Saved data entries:
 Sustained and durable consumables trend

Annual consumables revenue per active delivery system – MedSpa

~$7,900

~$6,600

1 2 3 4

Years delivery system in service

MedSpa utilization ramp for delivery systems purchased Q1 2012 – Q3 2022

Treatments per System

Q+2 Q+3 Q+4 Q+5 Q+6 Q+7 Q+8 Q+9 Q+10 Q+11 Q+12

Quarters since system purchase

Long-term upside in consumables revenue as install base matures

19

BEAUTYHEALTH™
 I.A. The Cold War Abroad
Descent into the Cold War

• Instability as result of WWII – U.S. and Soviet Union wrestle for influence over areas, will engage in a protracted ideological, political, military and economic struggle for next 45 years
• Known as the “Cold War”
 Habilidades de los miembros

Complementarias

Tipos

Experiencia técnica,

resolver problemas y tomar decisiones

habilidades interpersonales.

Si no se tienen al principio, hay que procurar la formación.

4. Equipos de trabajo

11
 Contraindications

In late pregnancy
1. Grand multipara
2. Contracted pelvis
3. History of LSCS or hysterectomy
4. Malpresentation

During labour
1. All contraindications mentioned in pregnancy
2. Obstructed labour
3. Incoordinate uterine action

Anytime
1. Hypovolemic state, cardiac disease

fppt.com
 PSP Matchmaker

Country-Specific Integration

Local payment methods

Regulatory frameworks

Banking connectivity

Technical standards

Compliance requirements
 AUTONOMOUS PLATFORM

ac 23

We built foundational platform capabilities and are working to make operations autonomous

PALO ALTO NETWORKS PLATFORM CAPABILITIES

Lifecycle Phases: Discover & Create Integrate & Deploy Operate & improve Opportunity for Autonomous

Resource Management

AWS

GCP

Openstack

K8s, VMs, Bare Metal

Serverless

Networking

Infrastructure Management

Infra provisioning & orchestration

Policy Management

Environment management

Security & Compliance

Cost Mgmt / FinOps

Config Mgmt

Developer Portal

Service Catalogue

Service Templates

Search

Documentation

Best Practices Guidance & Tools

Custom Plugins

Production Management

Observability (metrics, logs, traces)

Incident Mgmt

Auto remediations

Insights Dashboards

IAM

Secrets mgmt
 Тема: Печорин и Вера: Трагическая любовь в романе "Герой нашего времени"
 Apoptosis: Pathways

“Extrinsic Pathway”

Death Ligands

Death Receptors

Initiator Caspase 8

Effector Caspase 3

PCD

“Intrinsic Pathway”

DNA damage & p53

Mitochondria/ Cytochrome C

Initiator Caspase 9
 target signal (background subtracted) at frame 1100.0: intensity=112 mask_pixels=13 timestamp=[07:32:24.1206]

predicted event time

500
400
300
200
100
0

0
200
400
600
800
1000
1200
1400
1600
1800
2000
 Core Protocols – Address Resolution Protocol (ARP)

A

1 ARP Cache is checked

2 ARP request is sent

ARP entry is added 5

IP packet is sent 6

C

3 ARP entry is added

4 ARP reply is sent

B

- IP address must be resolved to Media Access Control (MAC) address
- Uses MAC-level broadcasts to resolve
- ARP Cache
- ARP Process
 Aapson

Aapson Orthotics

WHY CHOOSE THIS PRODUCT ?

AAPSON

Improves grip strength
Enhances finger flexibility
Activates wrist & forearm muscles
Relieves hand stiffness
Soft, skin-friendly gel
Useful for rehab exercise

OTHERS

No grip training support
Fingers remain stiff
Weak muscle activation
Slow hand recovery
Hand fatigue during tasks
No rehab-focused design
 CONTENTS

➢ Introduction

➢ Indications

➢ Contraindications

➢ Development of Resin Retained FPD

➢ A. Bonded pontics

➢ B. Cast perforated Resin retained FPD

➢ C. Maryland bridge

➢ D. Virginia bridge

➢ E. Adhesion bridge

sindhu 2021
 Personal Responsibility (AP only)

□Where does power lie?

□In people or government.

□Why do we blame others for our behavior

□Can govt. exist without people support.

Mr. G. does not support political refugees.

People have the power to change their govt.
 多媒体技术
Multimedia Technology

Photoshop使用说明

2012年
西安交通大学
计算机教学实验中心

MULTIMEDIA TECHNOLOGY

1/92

- [YOUR OBJECTIVE]
A verbatim copy of every entry is needed.

- [SOLUTION FOR THIS PROBLEM]
 Sustained and durable consumables trend

Annual consumables revenue per active delivery system – MedSpa

~$7,900

~$6,600

1 2 3 4

Years delivery system in service

MedSpa utilization ramp for delivery systems purchased Q1 2012 – Q3 2022

Treatments per System

Q+2 Q+3 Q+4 Q+5 Q+6 Q+7 Q+8 Q+9 Q+10 Q+11 Q+12

Quarters since system purchase

Long-term upside in consumables revenue as install base matures

19

BEAUTYHEALTH™
 I.A. The Cold War Abroad
Descent into the Cold War

• Instability as result of WWII – U.S. and Soviet Union wrestle for influence over areas, will engage in a protracted ideological, political, military and economic struggle for next 45 years
• Known as the “Cold War”
 Habilidades de los miembros

Complementarias

Tipos

Experiencia técnica,

resolver problemas y tomar decisiones

habilidades interpersonales.

Si no se tienen al principio, hay que procurar la formación.

4. Equipos de trabajo

11
 Contraindications

In late pregnancy
1. Grand multipara
2. Contracted pelvis
3. History of LSCS or hysterectomy
4. Malpresentation

During labour
1. All contraindications mentioned in pregnancy
2. Obstructed labour
3. Incoordinate uterine action

Anytime
1. Hypovolemic state, cardiac disease

fppt.com
 PSP Matchmaker

Country-Specific Integration

Local payment methods

Regulatory frameworks

Banking connectivity

Technical standards

Compliance requirements
 AUTONOMOUS PLATFORM

ac 23

We built foundational platform capabilities and are working to make operations autonomous

PALO ALTO NETWORKS PLATFORM CAPABILITIES

Lifecycle Phases: Discover & Create Integrate & Deploy Operate & improve Opportunity for Autonomous

Resource Management

AWS

GCP

Openstack

K8s, VMs, Bare Metal

Serverless

Networking

Infrastructure Management

Infra provisioning & orchestration

Policy Management

Environment management

Security & Compliance

Cost Mgmt / FinOps

Config Mgmt

Developer Portal

Service Catalogue

Service Templates

Search

Documentation

Best Practices Guidance & Tools

Custom Plugins

Production Management

Observability (metrics, logs, traces)

Incident Mgmt

Auto remediations

Insights Dashboards

IAM

Secrets mgmt
 Тема: Печорин и Вера: Трагическая любовь в романе "Герой нашего времени"
 Apoptosis: Pathways

“Extrinsic Pathway”

Death Ligands

Death Receptors

Initiator Caspase 8

Effector Caspase 3

PCD

“Intrinsic Pathway”

DNA damage & p53

Mitochondria/ Cytochrome C

Initiator Caspase 9
 target signal (background subtracted) at frame 1100.0: intensity=112 mask_pixels=13 timestamp=[07:32:24.1206]

predicted event time

500
400
300
200
100
0

0
200
400
600
800
1000
1200
1400
1600
1800
2000
 Core Protocols – Address Resolution Protocol (ARP)

A

1 ARP Cache is checked

2 ARP request is sent

ARP entry is added 5

IP packet is sent 6

C

3 ARP entry is added

4 ARP reply is sent

B

- IP address must be resolved to Media Access Control (MAC) address
- Uses MAC-level broadcasts to resolve
- ARP Cache
- ARP Process
 Aapson

Aapson Orthotics

WHY CHOOSE THIS PRODUCT ?

AAPSON

Improves grip strength
Enhances finger flexibility
Activates wrist & forearm muscles
Relieves hand stiffness
Soft, skin-friendly gel
Useful for rehab exercise

OTHERS

No grip training support
Fingers remain stiff
Weak muscle activation
Slow hand recovery
Hand fatigue during tasks
No rehab-focused design
 CONTENTS

➢ Introduction

➢ Indications

➢ Contraindications

➢ Development of Resin Retained FPD

➢ A. Bonded pontics

➢ B. Cast perforated Resin retained FPD

➢ C. Maryland bridge

➢ D. Virginia bridge

➢ E. Adhesion bridge

sindhu 2021
 Personal Responsibility (AP only)

□Where does power lie?

□In people or government.

□Why do we blame others for our behavior

□Can govt. exist without people support.

Mr. G. does not support political refugees.

People have the power to change their govt.
 多媒体技术
Multimedia Technology

Photoshop使用说明

2012年
西安交通大学
计算机教学实验中心

MULTIMEDIA TECHNOLOGY

1/92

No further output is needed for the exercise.